Ruchi Soya takes farm land on lease in Ethiopia

18 Jan 2010 Evaluate

Ruchi Soya Industries, one of the leading edible oil processors has acquired major farm land on a lease basis for 25 years in Ethiopia for soybean cultivation and setting up a processing unit on 61775 acres in Ganmbella and Benishangul Gumaz States. It has an option to increase the area under cultivation to 123,550 acres. However, investment details were not disclosed.
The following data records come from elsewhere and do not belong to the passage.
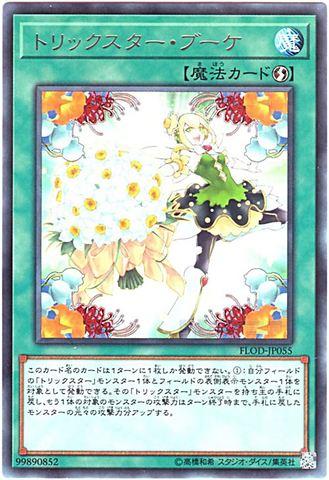 トリックスター・ブーケ (Rare/FLOD-JP055)①速攻魔法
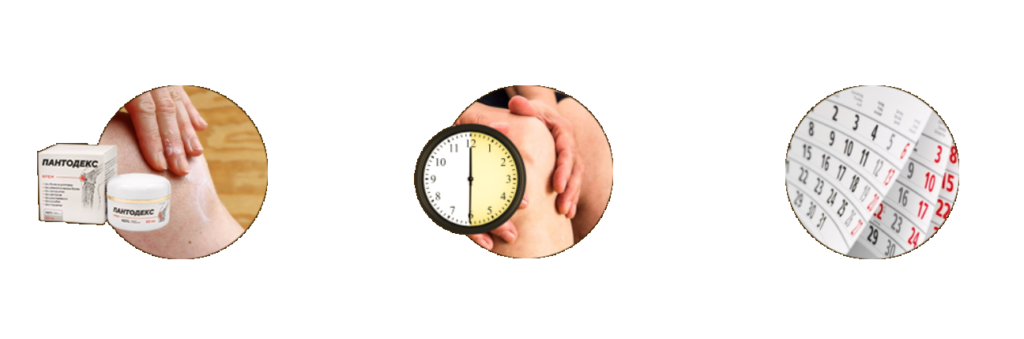 Pantodex - nezeljeni efekti - rezultati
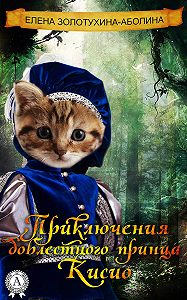Елена Золотухина-Аболина - Приключения доблестного принца Кисио
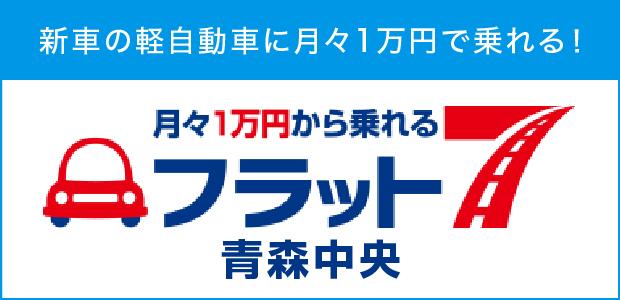 月々1万円から乗れる フラット7青森中央 ゴーゴーカーズレンタカー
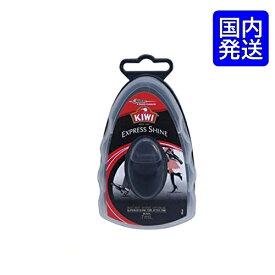 KIWI キィウイ エクスプレス シャイン 革靴用つや出しワックス スポンジタイプ 黒用 7ml
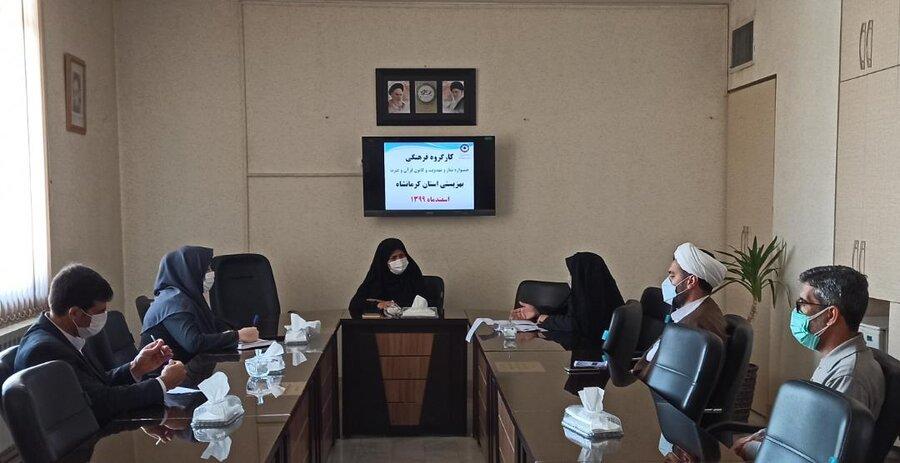 تشریح دیانت و آموزشهای قرآنی در مراکز نگهداری کودکان و نوجوانان بهزیستی کرمانشاه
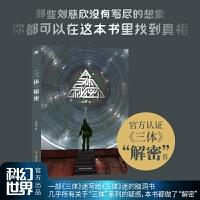 三体秘密 田加刚 官方认证《三体》解密书,给《三体》迷的脑洞书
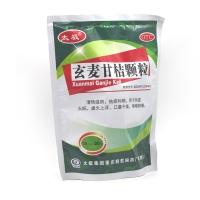 玄麥甘桔顆粒,10g*20袋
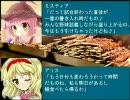 東方野球in熱スタ2007 第15話-4 (VS中日戦)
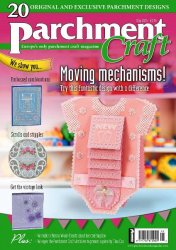 Parchment Craft №5 May 2015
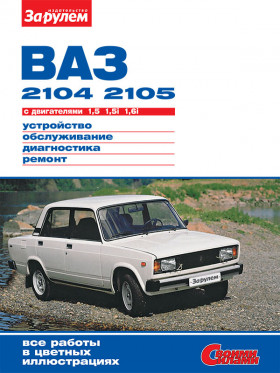Руководство по ремонту Лада / Ваз 2104 / 2105 с 1980 года в электронном виде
Ethopia has been chosen for agriculture investment considering the availability of labour, its strategic location and the Government support to boost foreign investment and development.

 

Constrained by the availability of cultivable land and hiccups in contract farming, Indian agricultural companies are looking at global destinations for backward integration.  Ruchi Soya gained the potential to develop palm plantation of about 89,000 hectares by entering into tie-ups with various State governments.

 

The country would continue to depend on imports for its edible oil requirement. The oilseeds coverage in the rabi season as on January 7 was lower by six per cent at 84.23 lakh hectares against 90.01 lakh hectares logged in the same period last year. The dry weather had led to a decline in the acreage of the winter-sown oilseeds. This may lead to a strain on edible oils supply, forcing imports. The vegetable oil imports in November were at 753,966 tonnes (555,342 tonnes). Edible oils constituted 712,677 tonnes while non-edible oils import was at 41,289 tonnes.